# DESCRIPTION OF THE TASK:
Can you copy out the data below line for line, without changing a single character?

Data from a source
:::::
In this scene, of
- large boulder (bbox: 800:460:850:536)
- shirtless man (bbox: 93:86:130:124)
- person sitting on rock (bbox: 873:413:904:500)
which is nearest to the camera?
:::::
# WRITTEN RESPONSE:
In this scene, of
- large boulder (bbox: 800:460:850:536)
- shirtless man (bbox: 93:86:130:124)
- person sitting on rock (bbox: 873:413:904:500)
which is nearest to the camera?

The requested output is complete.